Interaction between chlorophyll a and violaxanthin in different steric conformations : Model studies in monomolecular layers

Abstract

Monomolecular layers of pure chlorophyll a (Chl a), violaxanthin in the conformation all- trans, 9- cis, 13- cis and two-component monomolecular layers formed with Chl a and all isomers of violaxanthin, at a stoichiometric ratio 1:1, were formed and compressed at the argon–water interface. The specific molecular areas of Chl a and the isomers of violaxanthin in monomolecular layers were determined on the basis of the isotherms of compression. The isotherms of compression of the Chl a–violaxanthin-all trans monolayers correspond well to the theoretical ones, calculated on the basis of the additivity rule. The theoretical isotherms of compression of monolayers formed with Chl a and violaxanthin in conformations 9- cis and 13- cis are shifted towards higher molecular areas with respect to the experimental ones, indicating molecular interaction between components of the system.
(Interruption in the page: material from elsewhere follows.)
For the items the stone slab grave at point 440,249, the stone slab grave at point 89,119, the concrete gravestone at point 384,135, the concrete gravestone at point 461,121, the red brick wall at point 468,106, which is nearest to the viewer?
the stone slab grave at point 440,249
Monolayers were also deposited to a solid support by means of the Langmuir–Blodgett technique and subjected to spectroscopic studies: to quartz lamella in the case of electronic absorption and fluorescence spectroscopy and to ZnSe crystal in the case of Fourier Transform Infrared Spectroscopy (FTIR). The comparison of the absorption and Chl a fluorescence excitation spectra enabled to make a calculation of the rate of excitation energy transfer from violaxanthin to Chl a. Efficiency of energy transfer from a carotenoid to Chl a was 32% in the case of violaxanthin all- trans, 21% in the case of violaxanthin 9- cis and 15% for violaxanthin 13- cis. Such findings suggest a structural role of violaxanthin in conformation 9- cis and 13- cis and an accessory role of violaxanthin all- trans in the photosynthetic apparatus. The analysis of FTIR spectra reveals molecular interaction between Chl a and violaxanthin in conformations cis via the hydroxyl groups of xanthophylls located in the C3 and C3′ positions.